THE TASK >>
Please render the lines below as a numbered list, skipping any blank lines and leaving the pictures out of your answer.

==== RECORDS PROVIDED

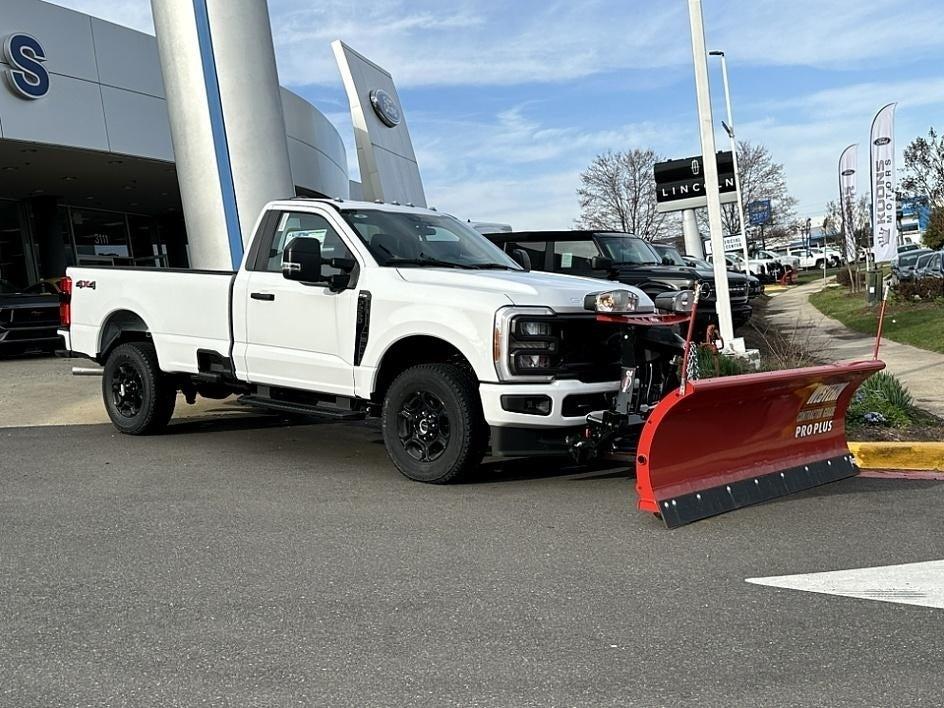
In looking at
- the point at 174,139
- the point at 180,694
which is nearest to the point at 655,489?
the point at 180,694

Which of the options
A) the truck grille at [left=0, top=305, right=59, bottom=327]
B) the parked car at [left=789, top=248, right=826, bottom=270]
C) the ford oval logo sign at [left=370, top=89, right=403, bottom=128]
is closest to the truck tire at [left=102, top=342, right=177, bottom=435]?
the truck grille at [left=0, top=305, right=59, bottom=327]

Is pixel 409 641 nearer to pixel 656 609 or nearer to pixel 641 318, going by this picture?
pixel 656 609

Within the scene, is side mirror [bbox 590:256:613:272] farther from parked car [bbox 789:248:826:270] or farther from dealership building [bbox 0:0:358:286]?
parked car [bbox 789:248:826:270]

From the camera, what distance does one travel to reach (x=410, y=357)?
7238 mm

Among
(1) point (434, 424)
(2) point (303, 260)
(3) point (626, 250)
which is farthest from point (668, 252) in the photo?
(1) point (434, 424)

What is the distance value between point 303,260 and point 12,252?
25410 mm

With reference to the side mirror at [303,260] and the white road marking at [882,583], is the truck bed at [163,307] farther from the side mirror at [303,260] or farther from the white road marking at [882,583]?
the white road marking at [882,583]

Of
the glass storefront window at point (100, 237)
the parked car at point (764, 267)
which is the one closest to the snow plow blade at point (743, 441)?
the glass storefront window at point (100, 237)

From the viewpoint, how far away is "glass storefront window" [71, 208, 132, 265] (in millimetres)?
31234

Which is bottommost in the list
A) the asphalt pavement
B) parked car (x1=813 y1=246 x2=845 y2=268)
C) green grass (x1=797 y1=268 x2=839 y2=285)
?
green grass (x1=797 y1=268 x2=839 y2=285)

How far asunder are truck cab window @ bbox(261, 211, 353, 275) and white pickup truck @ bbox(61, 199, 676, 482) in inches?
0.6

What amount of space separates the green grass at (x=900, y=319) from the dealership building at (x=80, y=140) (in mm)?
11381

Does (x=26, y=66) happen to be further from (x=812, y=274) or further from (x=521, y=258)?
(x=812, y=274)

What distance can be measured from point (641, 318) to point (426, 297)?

========

SOLUTION TO THE EXERCISE >>
1. In looking at
2. - the point at 174,139
3. - the point at 180,694
4. which is nearest to the point at 655,489?
5. the point at 180,694
6. Which of the options
7. A) the truck grille at [left=0, top=305, right=59, bottom=327]
8. B) the parked car at [left=789, top=248, right=826, bottom=270]
9. C) the ford oval logo sign at [left=370, top=89, right=403, bottom=128]
10. is closest to the truck tire at [left=102, top=342, right=177, bottom=435]?
11. the truck grille at [left=0, top=305, right=59, bottom=327]
12. Is pixel 409 641 nearer to pixel 656 609 or nearer to pixel 641 318, going by this picture?
13. pixel 656 609
14. Within the scene, is side mirror [bbox 590:256:613:272] farther from parked car [bbox 789:248:826:270] or farther from dealership building [bbox 0:0:358:286]?
15. parked car [bbox 789:248:826:270]
16. From the camera, what distance does one travel to reach (x=410, y=357)?
17. 7238 mm
18. Among
19. (1) point (434, 424)
20. (2) point (303, 260)
21. (3) point (626, 250)
22. which is farthest from point (668, 252) in the photo?
23. (1) point (434, 424)
24. What is the distance value between point 303,260 and point 12,252?
25. 25410 mm
26. With reference to the side mirror at [303,260] and the white road marking at [882,583], is the truck bed at [163,307] farther from the side mirror at [303,260] or farther from the white road marking at [882,583]?
27. the white road marking at [882,583]
28. Of
29. the glass storefront window at point (100, 237)
30. the parked car at point (764, 267)
31. which is the one closest to the snow plow blade at point (743, 441)?
32. the glass storefront window at point (100, 237)
33. From the viewpoint, how far away is "glass storefront window" [71, 208, 132, 265] (in millimetres)?
34. 31234
35. Which is bottommost in the list
36. A) the asphalt pavement
37. B) parked car (x1=813 y1=246 x2=845 y2=268)
38. C) green grass (x1=797 y1=268 x2=839 y2=285)
39. ?
40. green grass (x1=797 y1=268 x2=839 y2=285)
41. How far asunder are truck cab window @ bbox(261, 211, 353, 275) and white pickup truck @ bbox(61, 199, 676, 482) in inches?
42. 0.6
43. What amount of space separates the green grass at (x=900, y=319) from the dealership building at (x=80, y=140) (in mm)?
44. 11381
45. Does (x=26, y=66) happen to be further from (x=812, y=274) or further from (x=521, y=258)?
46. (x=812, y=274)
47. What distance can be measured from point (641, 318) to point (426, 297)?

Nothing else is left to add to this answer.